On social networks, African voices, day and night, spew their venom to divide brothers. The observation is chilling, but it deserves to be stated without circumlocution.
No, Africa is not cursed. It is trapped in a pattern inherited, maintained, and sometimes reactivated by itself.
The history of the continent is replete with examples where the Black African was the first armed arm against his own brother yesterday on behalf of colonial masters, today in the name of religious or identity-based affiliations manipulated from outside.
He who dares to innovate, to propose change that could benefit all, often encounters not the external enemy but the mistrust, jealousy, and even hostility of his own compatriots.

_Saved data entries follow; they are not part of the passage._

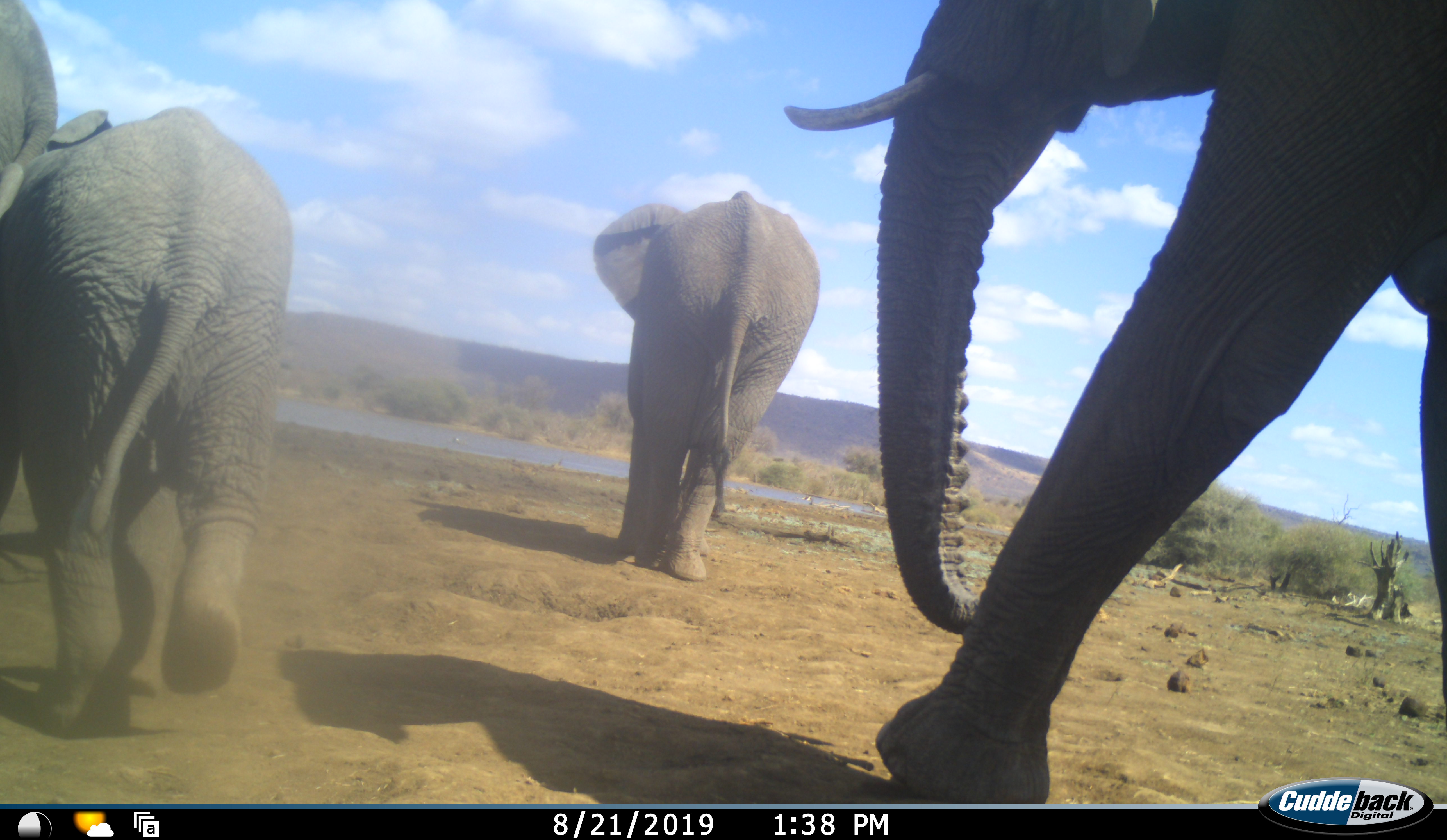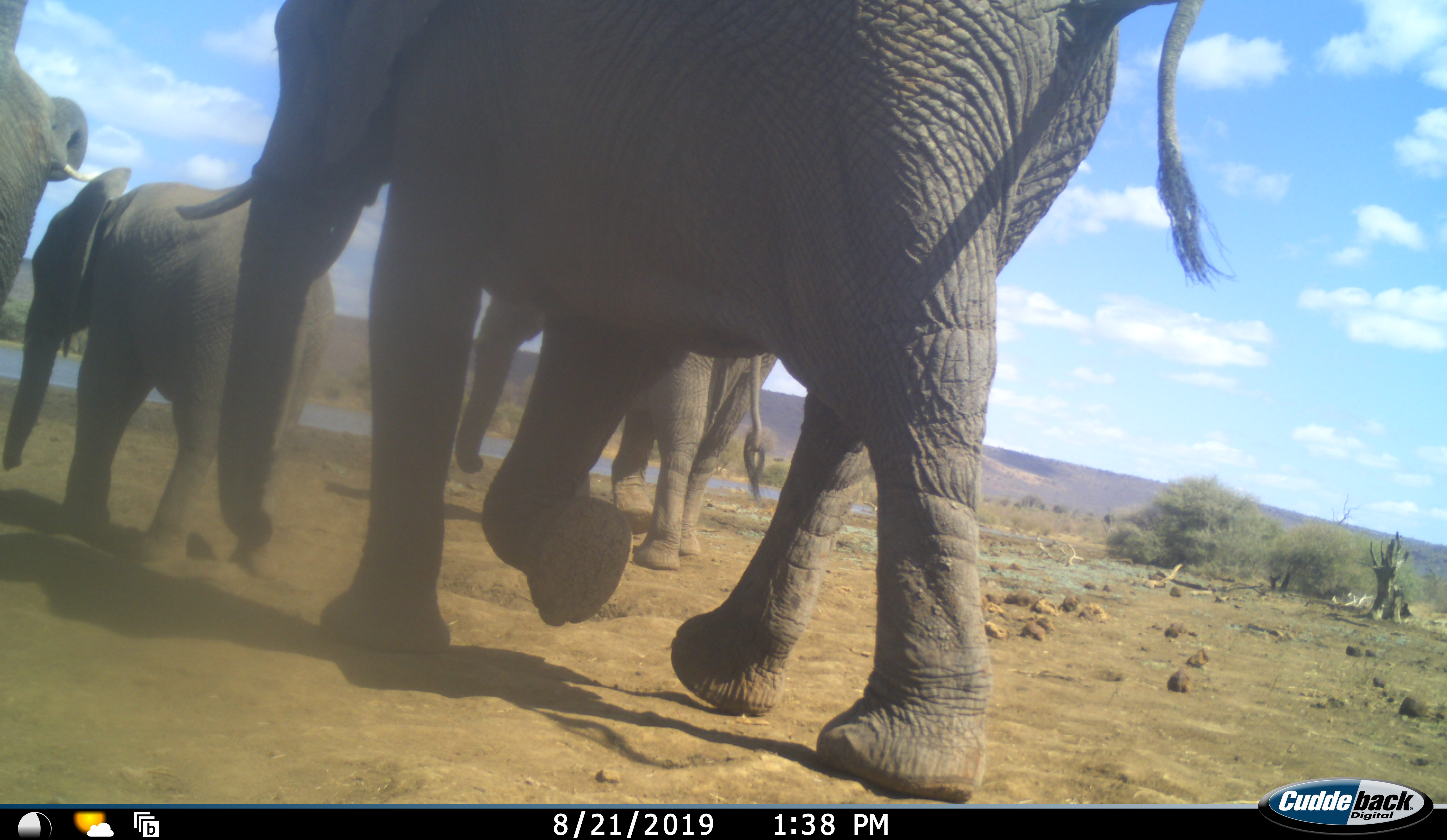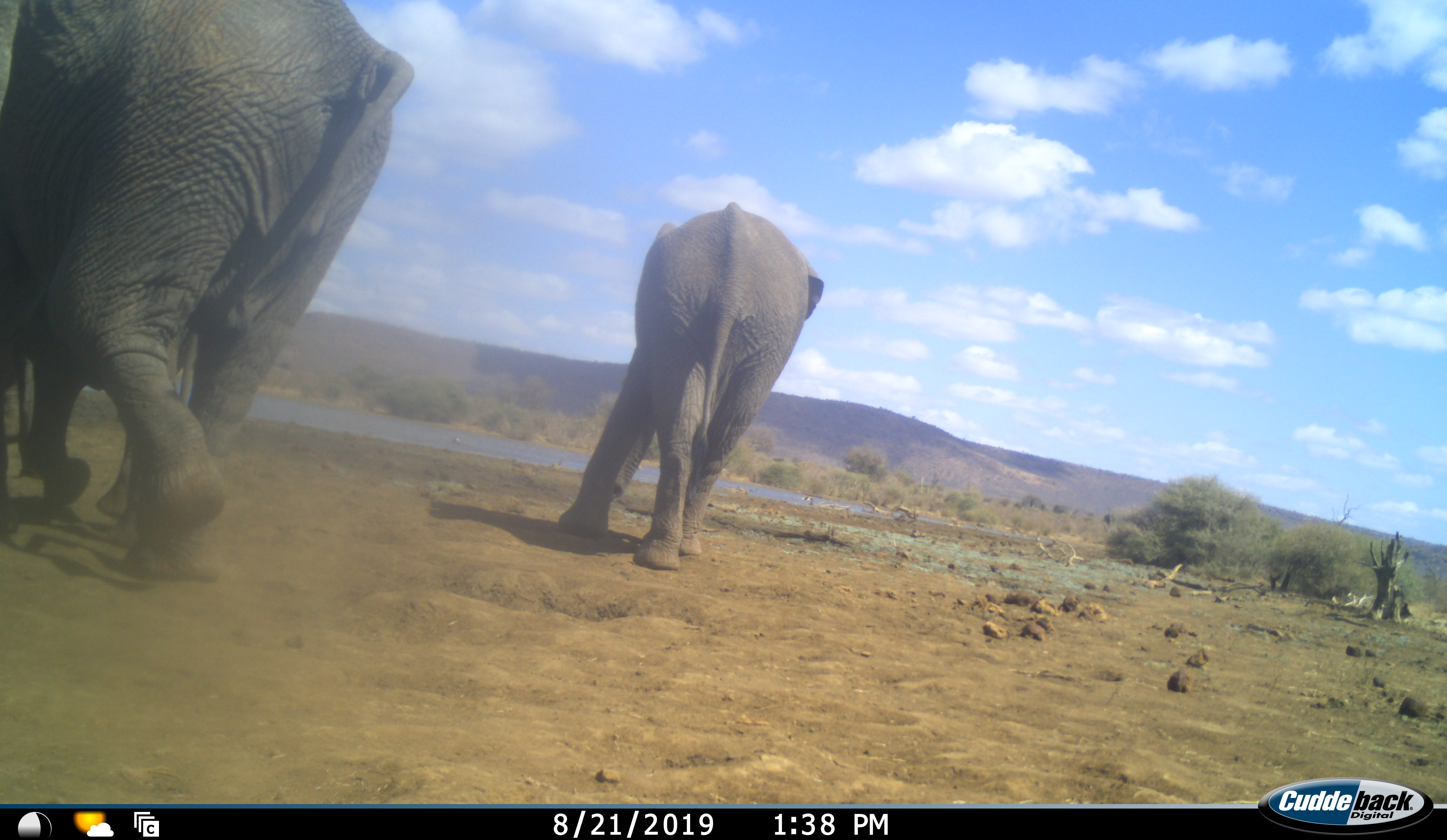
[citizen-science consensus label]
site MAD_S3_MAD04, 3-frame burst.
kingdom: Animalia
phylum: Chordata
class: Mammalia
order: Proboscidea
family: Elephantidae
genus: Loxodonta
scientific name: Loxodonta africana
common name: african bush elephant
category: elephant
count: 4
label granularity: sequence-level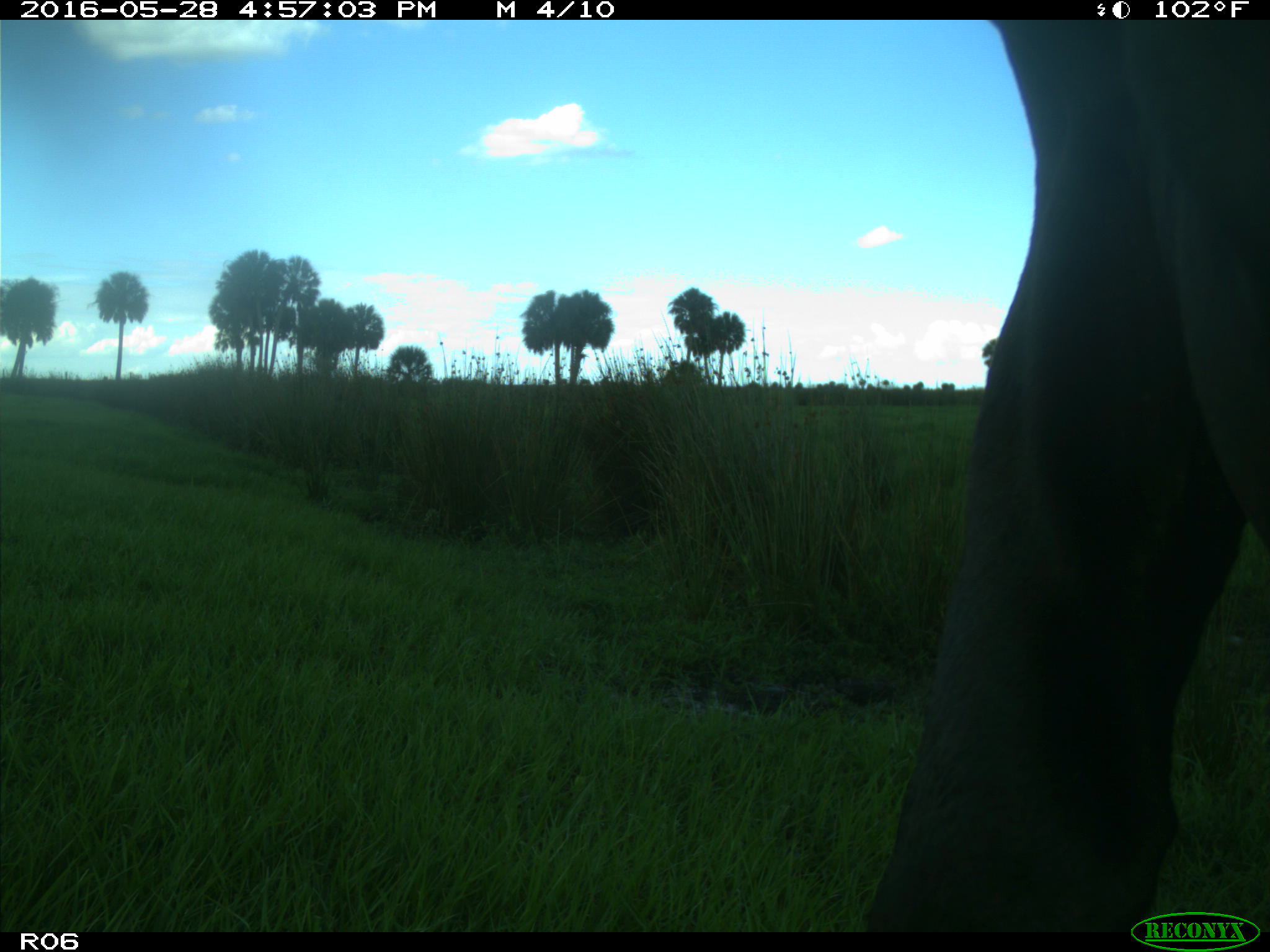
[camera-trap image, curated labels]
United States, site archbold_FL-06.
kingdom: Animalia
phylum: Chordata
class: Mammalia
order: Artiodactyla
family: Bovidae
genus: Bos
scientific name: Bos taurus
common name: domestic cow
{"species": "Bos taurus (domestic cow)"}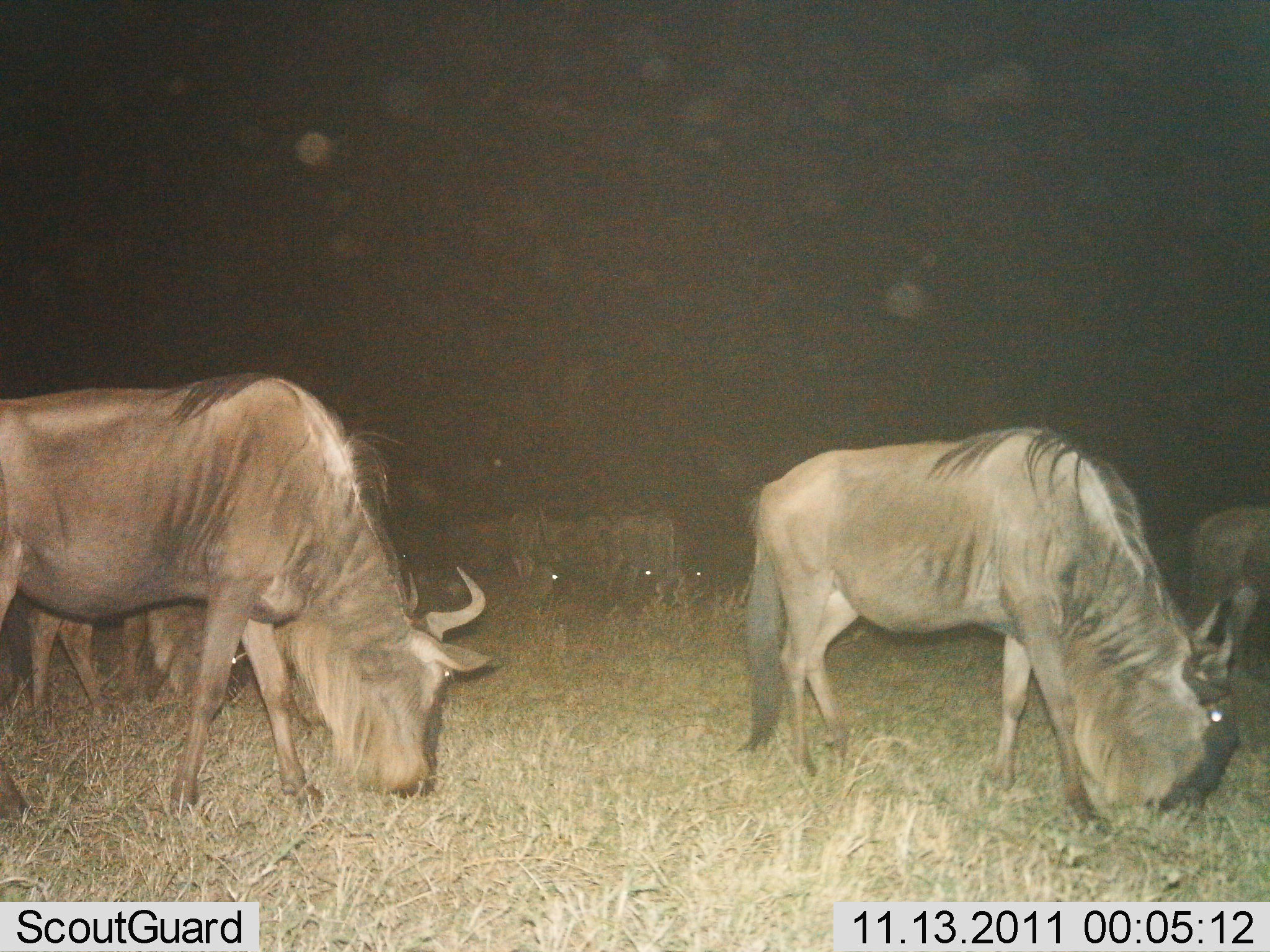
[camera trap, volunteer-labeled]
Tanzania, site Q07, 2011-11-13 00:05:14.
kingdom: Animalia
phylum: Chordata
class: Mammalia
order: Artiodactyla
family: Bovidae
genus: Connochaetes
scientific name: Connochaetes taurinus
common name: blue wildebeest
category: wildebeest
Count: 7.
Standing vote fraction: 25%.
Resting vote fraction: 0%.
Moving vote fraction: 0%.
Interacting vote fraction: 0%.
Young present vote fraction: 0%.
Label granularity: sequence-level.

This is where the real evil lies: not in a mystical curse, but in a rift sustained by ignorance, by instrumentalization, and sometimes by intellectual comfort.
Fighting imperialism remains an imperative. But this struggle would be futile if it were not accompanied by a collective examination of conscience.
It is not enough to denounce the external enemy if we turn a blind eye to the internal mechanisms of division that serve it, often unwittingly.
The awakening of the Black people cannot be decreed from a palace or a podium: it is built in minds, through education, and in the capacity to distinguish the patriot from the manipulator, the innovator from the imaginary traitor.
Africa has everything it needs to rise: its resources, its youth, its historical memory, its emancipatory figures.
What is still lacking is that collective consciousness capable of transforming proclaimed brotherhood into active solidarity.
As long as the African continues to see in his innovative brother a rival to be brought down rather than a companion on the road to sovereignty, imperialism will always find willing relays.
The true guarantee of African freedom, therefore, lies not only in the break with the former colonizer, but in the ability of the Black people to awaken to themselves, to recognize one another as brothers above all, and to make their unity a weapon more formidable than all external interferences combined.